--- begin Text block ---
# [Supervised Fine-tuning Trainer](https://huggingface.co/docs/trl/sft_trainer)

Supervised fine-tuning (or SFT for short) is a crucial step in RLHF. In TRL we provide an easy-to-use API to create your SFT models and train them with few lines of code on your dataset.

[Python Script](https://github.com/huggingface/trl/blob/main/examples/scripts/sft.py)

In [1]:
# !pip3 install peft==0.7.1
# !pip3 install trl==0.7.4
# !pip3 install transformer==4.36.2

In [2]:
import transformers
transformers.__version__

  from .autonotebook import tqdm as notebook_tqdm


'4.36.2'

In [3]:
import trl
trl.__version__



'0.7.4'

In [4]:
import os
import torch

device = torch.device('cuda' if torch.cuda.is_available() else 'cpu')
device

device(type='cuda')

## Instruction-Tuning
Train on completions only
- Use the DataCollatorForCompletionOnlyLM to train your model on the generated prompts only.
- Note that this works only in the case when packing=False.
- To instantiate that collator for instruction data, pass a response template and the tokenizer. 

In [5]:
# Step 1: Load the dataset
from datasets import load_dataset

train_set = load_dataset('json', data_files='dataset/alpaca_data.json', split='train')
eval_set = load_dataset("tatsu-lab/alpaca_eval", split='eval')
eval_set = eval_set.remove_columns(["generator", "dataset"])
--- end Text block ---
- Required tasks
1 > According to the SFT trainer page, in what case does DataCollatorForCompletionOnlyLM work?
2 > Write the next part of the SFT trainer page, picking up after its last line of code.
The lines after this point are separate material, unrelated to the SFT trainer page.
--- begin Data section ---
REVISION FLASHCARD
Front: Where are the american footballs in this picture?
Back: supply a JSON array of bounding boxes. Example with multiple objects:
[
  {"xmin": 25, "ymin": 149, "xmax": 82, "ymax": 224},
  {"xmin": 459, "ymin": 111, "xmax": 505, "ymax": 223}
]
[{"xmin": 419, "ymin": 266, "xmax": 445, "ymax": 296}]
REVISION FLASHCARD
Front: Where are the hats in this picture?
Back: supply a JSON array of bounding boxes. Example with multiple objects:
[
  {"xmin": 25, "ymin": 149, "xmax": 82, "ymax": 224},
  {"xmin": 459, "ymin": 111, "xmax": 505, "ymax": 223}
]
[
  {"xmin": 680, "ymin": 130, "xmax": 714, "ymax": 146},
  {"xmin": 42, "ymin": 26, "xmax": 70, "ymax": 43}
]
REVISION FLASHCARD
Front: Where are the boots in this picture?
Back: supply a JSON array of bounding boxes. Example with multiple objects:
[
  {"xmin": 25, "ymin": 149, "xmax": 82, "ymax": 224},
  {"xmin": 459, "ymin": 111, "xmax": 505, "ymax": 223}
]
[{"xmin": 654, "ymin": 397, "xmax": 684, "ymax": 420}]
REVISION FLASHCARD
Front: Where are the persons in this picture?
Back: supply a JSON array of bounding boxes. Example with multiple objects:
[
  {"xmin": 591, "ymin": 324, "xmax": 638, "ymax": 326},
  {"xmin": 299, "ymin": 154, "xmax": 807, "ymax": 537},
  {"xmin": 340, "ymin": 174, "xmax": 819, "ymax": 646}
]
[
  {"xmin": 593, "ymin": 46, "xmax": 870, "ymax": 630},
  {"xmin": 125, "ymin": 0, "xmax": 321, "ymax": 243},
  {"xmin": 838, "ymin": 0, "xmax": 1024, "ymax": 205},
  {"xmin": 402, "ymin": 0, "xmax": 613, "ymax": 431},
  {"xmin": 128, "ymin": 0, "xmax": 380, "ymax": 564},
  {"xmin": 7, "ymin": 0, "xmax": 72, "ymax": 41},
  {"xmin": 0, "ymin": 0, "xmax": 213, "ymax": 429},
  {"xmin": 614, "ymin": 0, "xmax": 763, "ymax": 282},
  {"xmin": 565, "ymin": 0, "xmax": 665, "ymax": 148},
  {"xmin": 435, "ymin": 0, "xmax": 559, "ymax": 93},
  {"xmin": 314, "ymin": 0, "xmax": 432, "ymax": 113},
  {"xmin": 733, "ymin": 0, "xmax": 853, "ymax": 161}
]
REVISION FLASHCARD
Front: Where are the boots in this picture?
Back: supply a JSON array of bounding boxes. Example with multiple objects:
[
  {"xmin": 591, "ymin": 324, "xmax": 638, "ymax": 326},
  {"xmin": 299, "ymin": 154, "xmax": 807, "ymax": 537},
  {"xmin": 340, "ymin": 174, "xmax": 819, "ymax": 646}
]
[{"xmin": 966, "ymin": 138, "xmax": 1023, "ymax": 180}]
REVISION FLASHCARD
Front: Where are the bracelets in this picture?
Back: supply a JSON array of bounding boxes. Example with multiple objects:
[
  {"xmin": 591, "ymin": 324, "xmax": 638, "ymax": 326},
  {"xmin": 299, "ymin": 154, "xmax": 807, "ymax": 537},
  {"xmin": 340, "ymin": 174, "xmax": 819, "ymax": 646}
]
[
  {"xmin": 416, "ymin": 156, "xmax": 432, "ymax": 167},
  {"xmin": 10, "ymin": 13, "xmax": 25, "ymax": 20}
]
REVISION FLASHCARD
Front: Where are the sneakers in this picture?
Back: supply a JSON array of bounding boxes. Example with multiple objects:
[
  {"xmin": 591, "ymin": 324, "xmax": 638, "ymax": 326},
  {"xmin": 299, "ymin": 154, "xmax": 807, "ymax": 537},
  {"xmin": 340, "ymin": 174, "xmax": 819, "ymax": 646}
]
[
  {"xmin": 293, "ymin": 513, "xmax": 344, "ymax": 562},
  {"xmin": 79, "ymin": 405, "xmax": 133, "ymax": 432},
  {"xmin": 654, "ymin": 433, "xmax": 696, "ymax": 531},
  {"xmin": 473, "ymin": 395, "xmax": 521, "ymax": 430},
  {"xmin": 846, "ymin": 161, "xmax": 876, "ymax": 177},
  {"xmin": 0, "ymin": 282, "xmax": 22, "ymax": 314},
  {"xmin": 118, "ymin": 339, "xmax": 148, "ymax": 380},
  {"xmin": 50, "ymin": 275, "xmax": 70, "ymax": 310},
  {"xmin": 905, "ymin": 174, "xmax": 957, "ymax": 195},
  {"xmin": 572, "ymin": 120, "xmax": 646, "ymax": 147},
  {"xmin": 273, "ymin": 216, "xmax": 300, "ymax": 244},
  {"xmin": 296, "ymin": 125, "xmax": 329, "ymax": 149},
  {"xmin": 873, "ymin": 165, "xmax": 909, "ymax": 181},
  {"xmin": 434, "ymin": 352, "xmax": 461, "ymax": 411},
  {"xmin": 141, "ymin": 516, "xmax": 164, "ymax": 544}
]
--- end Data section ---
- Results for each task
1 > Only when packing=False.

2 >
eval_set

Generating train split: 52002 examples [00:00, 111072.45 examples/s]
You can avoid this message in future by passing the argument `trust_remote_code=True`.
Passing `trust_remote_code=True` will be mandatory to load this dataset from the next major release of `datasets`.


Dataset({
    features: ['instruction', 'output'],
    num_rows: 805
})

In [6]:
# Step 2: Load the model & Tokenizer
from transformers import AutoModelForCausalLM, AutoTokenizer

model_name_or_path = "distilgpt2"

model = AutoModelForCausalLM.from_pretrained(
    model_name_or_path,
    device_map = 'auto')

tokenizer = AutoTokenizer.from_pretrained(
    model_name_or_path)

tokenizer.pad_token = tokenizer.eos_token

# Make sure to pass a correct value for max_seq_length as the default value will be set to min(tokenizer.model_max_length, 1024).
max_seq_length = min(tokenizer.model_max_length, 1024)
max_seq_length

1024

In [7]:
def formatting_prompts_func(examples):
	output_texts = []

	for i in range(len(examples['instruction'])):
		if 'input' in examples.keys():
			input_text = examples["input"][i] 
		else:
			input_text = None
	
		if input_text:
			text = f"""
Below is an instruction that describes a task, paired with an input that provides further context. Write a response that appropriately completes the request.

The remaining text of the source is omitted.